Preparing for the future

The future of the site remains unclear. There is interest for continued greenhouse nursery businesses but also for other uses like urban agriculture and aquaponics.

Use of the parcel as a construction stage area could tie it up for years. Jue said conversations with the community about the future of the site will continue for the next six months before any decision will be made.

If Khalsa had his way, he would remain at the facility, where he has been for the past 26 years.

“A continuation of the status quo would be welcomed with some modifications,” Khalsa said. “I ideally would like all stakeholders in the greenhouse to work together more closely to enhance outcomes.”

Meanwhile, Sunborne’s Goldman has resigned himself to the fate of departure. The company in October purchased a parcel of land in the city of Richmond, where it will relocate after building a greenhouse facility. The business will operate a shuttle bus to transport current employees from the Bayview to the new site. Some workers say they will relocate to Richmond, Goldman said.

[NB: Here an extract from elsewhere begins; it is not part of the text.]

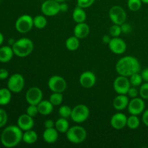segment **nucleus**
<instances>
[{"mask_svg": "<svg viewBox=\"0 0 148 148\" xmlns=\"http://www.w3.org/2000/svg\"><path fill=\"white\" fill-rule=\"evenodd\" d=\"M116 70L119 75L130 77L140 70V64L138 59L132 56H126L121 58L116 64Z\"/></svg>", "mask_w": 148, "mask_h": 148, "instance_id": "nucleus-1", "label": "nucleus"}, {"mask_svg": "<svg viewBox=\"0 0 148 148\" xmlns=\"http://www.w3.org/2000/svg\"><path fill=\"white\" fill-rule=\"evenodd\" d=\"M23 130L18 126L10 125L3 130L0 141L4 147H14L23 140Z\"/></svg>", "mask_w": 148, "mask_h": 148, "instance_id": "nucleus-2", "label": "nucleus"}, {"mask_svg": "<svg viewBox=\"0 0 148 148\" xmlns=\"http://www.w3.org/2000/svg\"><path fill=\"white\" fill-rule=\"evenodd\" d=\"M14 53L17 56L24 58L29 56L34 49V44L30 39L22 38L16 40L12 46Z\"/></svg>", "mask_w": 148, "mask_h": 148, "instance_id": "nucleus-3", "label": "nucleus"}, {"mask_svg": "<svg viewBox=\"0 0 148 148\" xmlns=\"http://www.w3.org/2000/svg\"><path fill=\"white\" fill-rule=\"evenodd\" d=\"M66 139L73 144L83 143L87 137V131L81 126H74L69 127L66 132Z\"/></svg>", "mask_w": 148, "mask_h": 148, "instance_id": "nucleus-4", "label": "nucleus"}, {"mask_svg": "<svg viewBox=\"0 0 148 148\" xmlns=\"http://www.w3.org/2000/svg\"><path fill=\"white\" fill-rule=\"evenodd\" d=\"M90 116V109L85 104H78L72 109L70 118L75 123H83Z\"/></svg>", "mask_w": 148, "mask_h": 148, "instance_id": "nucleus-5", "label": "nucleus"}, {"mask_svg": "<svg viewBox=\"0 0 148 148\" xmlns=\"http://www.w3.org/2000/svg\"><path fill=\"white\" fill-rule=\"evenodd\" d=\"M108 16L110 20L114 24L121 25L127 20V13L125 10L119 5L113 6L108 12Z\"/></svg>", "mask_w": 148, "mask_h": 148, "instance_id": "nucleus-6", "label": "nucleus"}, {"mask_svg": "<svg viewBox=\"0 0 148 148\" xmlns=\"http://www.w3.org/2000/svg\"><path fill=\"white\" fill-rule=\"evenodd\" d=\"M33 18L29 14H23L15 22L16 30L20 33H27L33 28Z\"/></svg>", "mask_w": 148, "mask_h": 148, "instance_id": "nucleus-7", "label": "nucleus"}, {"mask_svg": "<svg viewBox=\"0 0 148 148\" xmlns=\"http://www.w3.org/2000/svg\"><path fill=\"white\" fill-rule=\"evenodd\" d=\"M25 86V79L22 75L19 73L13 74L10 77L7 82V88L11 92L18 93L21 92Z\"/></svg>", "mask_w": 148, "mask_h": 148, "instance_id": "nucleus-8", "label": "nucleus"}, {"mask_svg": "<svg viewBox=\"0 0 148 148\" xmlns=\"http://www.w3.org/2000/svg\"><path fill=\"white\" fill-rule=\"evenodd\" d=\"M66 82L65 79L59 75L51 77L48 81V87L52 92H63L66 89Z\"/></svg>", "mask_w": 148, "mask_h": 148, "instance_id": "nucleus-9", "label": "nucleus"}, {"mask_svg": "<svg viewBox=\"0 0 148 148\" xmlns=\"http://www.w3.org/2000/svg\"><path fill=\"white\" fill-rule=\"evenodd\" d=\"M113 86H114V89L116 93L127 95L129 89L132 85L130 84V79L128 78V77L119 75L114 79Z\"/></svg>", "mask_w": 148, "mask_h": 148, "instance_id": "nucleus-10", "label": "nucleus"}, {"mask_svg": "<svg viewBox=\"0 0 148 148\" xmlns=\"http://www.w3.org/2000/svg\"><path fill=\"white\" fill-rule=\"evenodd\" d=\"M41 12L44 15L51 17L60 12V3L55 0H46L41 4Z\"/></svg>", "mask_w": 148, "mask_h": 148, "instance_id": "nucleus-11", "label": "nucleus"}, {"mask_svg": "<svg viewBox=\"0 0 148 148\" xmlns=\"http://www.w3.org/2000/svg\"><path fill=\"white\" fill-rule=\"evenodd\" d=\"M145 108V103L143 98H132L128 104V111L131 115H140L144 112Z\"/></svg>", "mask_w": 148, "mask_h": 148, "instance_id": "nucleus-12", "label": "nucleus"}, {"mask_svg": "<svg viewBox=\"0 0 148 148\" xmlns=\"http://www.w3.org/2000/svg\"><path fill=\"white\" fill-rule=\"evenodd\" d=\"M43 99V92L38 87H32L26 92L25 100L30 105L37 106Z\"/></svg>", "mask_w": 148, "mask_h": 148, "instance_id": "nucleus-13", "label": "nucleus"}, {"mask_svg": "<svg viewBox=\"0 0 148 148\" xmlns=\"http://www.w3.org/2000/svg\"><path fill=\"white\" fill-rule=\"evenodd\" d=\"M108 45L110 50L116 54H122L127 50V43L119 37H113Z\"/></svg>", "mask_w": 148, "mask_h": 148, "instance_id": "nucleus-14", "label": "nucleus"}, {"mask_svg": "<svg viewBox=\"0 0 148 148\" xmlns=\"http://www.w3.org/2000/svg\"><path fill=\"white\" fill-rule=\"evenodd\" d=\"M96 82V76L91 71L83 72L79 76V83L85 88H90L95 85Z\"/></svg>", "mask_w": 148, "mask_h": 148, "instance_id": "nucleus-15", "label": "nucleus"}, {"mask_svg": "<svg viewBox=\"0 0 148 148\" xmlns=\"http://www.w3.org/2000/svg\"><path fill=\"white\" fill-rule=\"evenodd\" d=\"M127 118L128 117L122 113H116L114 114L110 121L111 127L118 130L124 128L127 126Z\"/></svg>", "mask_w": 148, "mask_h": 148, "instance_id": "nucleus-16", "label": "nucleus"}, {"mask_svg": "<svg viewBox=\"0 0 148 148\" xmlns=\"http://www.w3.org/2000/svg\"><path fill=\"white\" fill-rule=\"evenodd\" d=\"M33 117L30 116L28 114H22L17 119V126L21 129L23 131L32 130L34 126V120Z\"/></svg>", "mask_w": 148, "mask_h": 148, "instance_id": "nucleus-17", "label": "nucleus"}, {"mask_svg": "<svg viewBox=\"0 0 148 148\" xmlns=\"http://www.w3.org/2000/svg\"><path fill=\"white\" fill-rule=\"evenodd\" d=\"M130 100L127 95L119 94L113 101V106L117 111H122L128 106Z\"/></svg>", "mask_w": 148, "mask_h": 148, "instance_id": "nucleus-18", "label": "nucleus"}, {"mask_svg": "<svg viewBox=\"0 0 148 148\" xmlns=\"http://www.w3.org/2000/svg\"><path fill=\"white\" fill-rule=\"evenodd\" d=\"M90 33V27L87 23H79L75 25L74 28V36L77 37L79 39L86 38Z\"/></svg>", "mask_w": 148, "mask_h": 148, "instance_id": "nucleus-19", "label": "nucleus"}, {"mask_svg": "<svg viewBox=\"0 0 148 148\" xmlns=\"http://www.w3.org/2000/svg\"><path fill=\"white\" fill-rule=\"evenodd\" d=\"M59 137V132L56 128L46 129L43 133V139L46 143L49 144H53L56 143Z\"/></svg>", "mask_w": 148, "mask_h": 148, "instance_id": "nucleus-20", "label": "nucleus"}, {"mask_svg": "<svg viewBox=\"0 0 148 148\" xmlns=\"http://www.w3.org/2000/svg\"><path fill=\"white\" fill-rule=\"evenodd\" d=\"M39 114L43 116H47L53 112L54 106L50 102V101H43L42 100L37 105Z\"/></svg>", "mask_w": 148, "mask_h": 148, "instance_id": "nucleus-21", "label": "nucleus"}, {"mask_svg": "<svg viewBox=\"0 0 148 148\" xmlns=\"http://www.w3.org/2000/svg\"><path fill=\"white\" fill-rule=\"evenodd\" d=\"M12 48L8 46H4L0 48V62L7 63L9 62L14 55Z\"/></svg>", "mask_w": 148, "mask_h": 148, "instance_id": "nucleus-22", "label": "nucleus"}, {"mask_svg": "<svg viewBox=\"0 0 148 148\" xmlns=\"http://www.w3.org/2000/svg\"><path fill=\"white\" fill-rule=\"evenodd\" d=\"M86 18L87 14L84 9L77 6L72 12V19L74 20V21L76 22L77 23H84Z\"/></svg>", "mask_w": 148, "mask_h": 148, "instance_id": "nucleus-23", "label": "nucleus"}, {"mask_svg": "<svg viewBox=\"0 0 148 148\" xmlns=\"http://www.w3.org/2000/svg\"><path fill=\"white\" fill-rule=\"evenodd\" d=\"M38 140L37 133L33 130H29L27 131H24L23 135V141L25 143L28 145L34 144Z\"/></svg>", "mask_w": 148, "mask_h": 148, "instance_id": "nucleus-24", "label": "nucleus"}, {"mask_svg": "<svg viewBox=\"0 0 148 148\" xmlns=\"http://www.w3.org/2000/svg\"><path fill=\"white\" fill-rule=\"evenodd\" d=\"M54 127L59 132L66 133L69 129V123L67 119L61 117L55 121Z\"/></svg>", "mask_w": 148, "mask_h": 148, "instance_id": "nucleus-25", "label": "nucleus"}, {"mask_svg": "<svg viewBox=\"0 0 148 148\" xmlns=\"http://www.w3.org/2000/svg\"><path fill=\"white\" fill-rule=\"evenodd\" d=\"M65 46L69 51H76L79 47V39L75 36H70L66 40Z\"/></svg>", "mask_w": 148, "mask_h": 148, "instance_id": "nucleus-26", "label": "nucleus"}, {"mask_svg": "<svg viewBox=\"0 0 148 148\" xmlns=\"http://www.w3.org/2000/svg\"><path fill=\"white\" fill-rule=\"evenodd\" d=\"M12 99L11 91L9 88H1L0 89V105L6 106L10 103Z\"/></svg>", "mask_w": 148, "mask_h": 148, "instance_id": "nucleus-27", "label": "nucleus"}, {"mask_svg": "<svg viewBox=\"0 0 148 148\" xmlns=\"http://www.w3.org/2000/svg\"><path fill=\"white\" fill-rule=\"evenodd\" d=\"M33 25L36 28L43 29L47 25V20L43 15H36L33 18Z\"/></svg>", "mask_w": 148, "mask_h": 148, "instance_id": "nucleus-28", "label": "nucleus"}, {"mask_svg": "<svg viewBox=\"0 0 148 148\" xmlns=\"http://www.w3.org/2000/svg\"><path fill=\"white\" fill-rule=\"evenodd\" d=\"M140 121L137 115H131L127 118V126L131 130H135L140 126Z\"/></svg>", "mask_w": 148, "mask_h": 148, "instance_id": "nucleus-29", "label": "nucleus"}, {"mask_svg": "<svg viewBox=\"0 0 148 148\" xmlns=\"http://www.w3.org/2000/svg\"><path fill=\"white\" fill-rule=\"evenodd\" d=\"M49 101L53 106H59L62 104V101H63L62 92H53L49 97Z\"/></svg>", "mask_w": 148, "mask_h": 148, "instance_id": "nucleus-30", "label": "nucleus"}, {"mask_svg": "<svg viewBox=\"0 0 148 148\" xmlns=\"http://www.w3.org/2000/svg\"><path fill=\"white\" fill-rule=\"evenodd\" d=\"M129 77H130L129 79H130V82L132 86L138 87L143 84V79L142 77L141 74H139V72L133 74L132 75H131Z\"/></svg>", "mask_w": 148, "mask_h": 148, "instance_id": "nucleus-31", "label": "nucleus"}, {"mask_svg": "<svg viewBox=\"0 0 148 148\" xmlns=\"http://www.w3.org/2000/svg\"><path fill=\"white\" fill-rule=\"evenodd\" d=\"M143 1L142 0H128L127 5L129 9L132 12H137L141 8Z\"/></svg>", "mask_w": 148, "mask_h": 148, "instance_id": "nucleus-32", "label": "nucleus"}, {"mask_svg": "<svg viewBox=\"0 0 148 148\" xmlns=\"http://www.w3.org/2000/svg\"><path fill=\"white\" fill-rule=\"evenodd\" d=\"M72 109L70 107L66 105H63L60 106L59 109V114L61 117L63 118L68 119L69 117L71 116V114H72Z\"/></svg>", "mask_w": 148, "mask_h": 148, "instance_id": "nucleus-33", "label": "nucleus"}, {"mask_svg": "<svg viewBox=\"0 0 148 148\" xmlns=\"http://www.w3.org/2000/svg\"><path fill=\"white\" fill-rule=\"evenodd\" d=\"M109 33L112 37H119L121 35V29L119 25L114 24L109 29Z\"/></svg>", "mask_w": 148, "mask_h": 148, "instance_id": "nucleus-34", "label": "nucleus"}, {"mask_svg": "<svg viewBox=\"0 0 148 148\" xmlns=\"http://www.w3.org/2000/svg\"><path fill=\"white\" fill-rule=\"evenodd\" d=\"M139 94L143 99H148V82H145L140 85Z\"/></svg>", "mask_w": 148, "mask_h": 148, "instance_id": "nucleus-35", "label": "nucleus"}, {"mask_svg": "<svg viewBox=\"0 0 148 148\" xmlns=\"http://www.w3.org/2000/svg\"><path fill=\"white\" fill-rule=\"evenodd\" d=\"M26 114H28L29 116H30L32 117L36 116L38 114H39L37 106L29 104V106L26 109Z\"/></svg>", "mask_w": 148, "mask_h": 148, "instance_id": "nucleus-36", "label": "nucleus"}, {"mask_svg": "<svg viewBox=\"0 0 148 148\" xmlns=\"http://www.w3.org/2000/svg\"><path fill=\"white\" fill-rule=\"evenodd\" d=\"M8 120V116L7 112L2 108H0V128L6 125Z\"/></svg>", "mask_w": 148, "mask_h": 148, "instance_id": "nucleus-37", "label": "nucleus"}, {"mask_svg": "<svg viewBox=\"0 0 148 148\" xmlns=\"http://www.w3.org/2000/svg\"><path fill=\"white\" fill-rule=\"evenodd\" d=\"M95 0H77V4L78 7L85 9L90 7L94 3Z\"/></svg>", "mask_w": 148, "mask_h": 148, "instance_id": "nucleus-38", "label": "nucleus"}, {"mask_svg": "<svg viewBox=\"0 0 148 148\" xmlns=\"http://www.w3.org/2000/svg\"><path fill=\"white\" fill-rule=\"evenodd\" d=\"M121 33H124V34H128V33H131L132 30V27L130 24L127 23H124L123 24H121Z\"/></svg>", "mask_w": 148, "mask_h": 148, "instance_id": "nucleus-39", "label": "nucleus"}, {"mask_svg": "<svg viewBox=\"0 0 148 148\" xmlns=\"http://www.w3.org/2000/svg\"><path fill=\"white\" fill-rule=\"evenodd\" d=\"M127 95L128 96H130V98H136V97L138 96L139 95V90H137V87L134 86H131L130 88L129 89L128 92H127Z\"/></svg>", "mask_w": 148, "mask_h": 148, "instance_id": "nucleus-40", "label": "nucleus"}, {"mask_svg": "<svg viewBox=\"0 0 148 148\" xmlns=\"http://www.w3.org/2000/svg\"><path fill=\"white\" fill-rule=\"evenodd\" d=\"M9 72L5 69H0V79H5L8 77Z\"/></svg>", "mask_w": 148, "mask_h": 148, "instance_id": "nucleus-41", "label": "nucleus"}, {"mask_svg": "<svg viewBox=\"0 0 148 148\" xmlns=\"http://www.w3.org/2000/svg\"><path fill=\"white\" fill-rule=\"evenodd\" d=\"M142 119H143V122L144 123L146 127H148V109L143 113V118H142Z\"/></svg>", "mask_w": 148, "mask_h": 148, "instance_id": "nucleus-42", "label": "nucleus"}, {"mask_svg": "<svg viewBox=\"0 0 148 148\" xmlns=\"http://www.w3.org/2000/svg\"><path fill=\"white\" fill-rule=\"evenodd\" d=\"M54 126L55 122H53L51 119H48L44 122V127L46 129L53 128V127H54Z\"/></svg>", "mask_w": 148, "mask_h": 148, "instance_id": "nucleus-43", "label": "nucleus"}, {"mask_svg": "<svg viewBox=\"0 0 148 148\" xmlns=\"http://www.w3.org/2000/svg\"><path fill=\"white\" fill-rule=\"evenodd\" d=\"M141 75L143 79V81L148 82V67L143 69L141 73Z\"/></svg>", "mask_w": 148, "mask_h": 148, "instance_id": "nucleus-44", "label": "nucleus"}, {"mask_svg": "<svg viewBox=\"0 0 148 148\" xmlns=\"http://www.w3.org/2000/svg\"><path fill=\"white\" fill-rule=\"evenodd\" d=\"M68 10V5L64 2H61L60 3V12H65L67 11Z\"/></svg>", "mask_w": 148, "mask_h": 148, "instance_id": "nucleus-45", "label": "nucleus"}, {"mask_svg": "<svg viewBox=\"0 0 148 148\" xmlns=\"http://www.w3.org/2000/svg\"><path fill=\"white\" fill-rule=\"evenodd\" d=\"M111 37H110L109 36H108V35H105V36H103L102 38L103 42L104 43H106V44H108L109 42L111 41Z\"/></svg>", "mask_w": 148, "mask_h": 148, "instance_id": "nucleus-46", "label": "nucleus"}, {"mask_svg": "<svg viewBox=\"0 0 148 148\" xmlns=\"http://www.w3.org/2000/svg\"><path fill=\"white\" fill-rule=\"evenodd\" d=\"M3 42H4V36H3L2 33L0 32V46L2 44Z\"/></svg>", "mask_w": 148, "mask_h": 148, "instance_id": "nucleus-47", "label": "nucleus"}, {"mask_svg": "<svg viewBox=\"0 0 148 148\" xmlns=\"http://www.w3.org/2000/svg\"><path fill=\"white\" fill-rule=\"evenodd\" d=\"M55 1H58V2H59V3H61V2H64V1H65L66 0H55Z\"/></svg>", "mask_w": 148, "mask_h": 148, "instance_id": "nucleus-48", "label": "nucleus"}, {"mask_svg": "<svg viewBox=\"0 0 148 148\" xmlns=\"http://www.w3.org/2000/svg\"><path fill=\"white\" fill-rule=\"evenodd\" d=\"M143 3H145V4H148V0H142Z\"/></svg>", "mask_w": 148, "mask_h": 148, "instance_id": "nucleus-49", "label": "nucleus"}, {"mask_svg": "<svg viewBox=\"0 0 148 148\" xmlns=\"http://www.w3.org/2000/svg\"><path fill=\"white\" fill-rule=\"evenodd\" d=\"M0 1H1V0H0Z\"/></svg>", "mask_w": 148, "mask_h": 148, "instance_id": "nucleus-50", "label": "nucleus"}]
</instances>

“[I have] mixed feelings about it,” Goldman said of the move. “We’ve been here for a long time. We worked very closely with the community. We’ve become part of this community. That part of it is difficult to leave it. At the same time, our company needs to have a secure future so we made that decision to relocate.”

Khalsa, who got his start in the business selling plants on the streets of Los Angeles, said he has seen firsthand how the 25,000 plants in the greenhouse of his business can impact the lives of youth who come there, such as through the Five Keys Charter School, an inmate jail education program.

“Young people come in here speaking very abruptly or not at all,” Khalsa said. But after a while he said, “They will make a point of stopping me and say, ‘I really love it here.’”

He added: “You know there is a whole field of horticultural therapy, right?”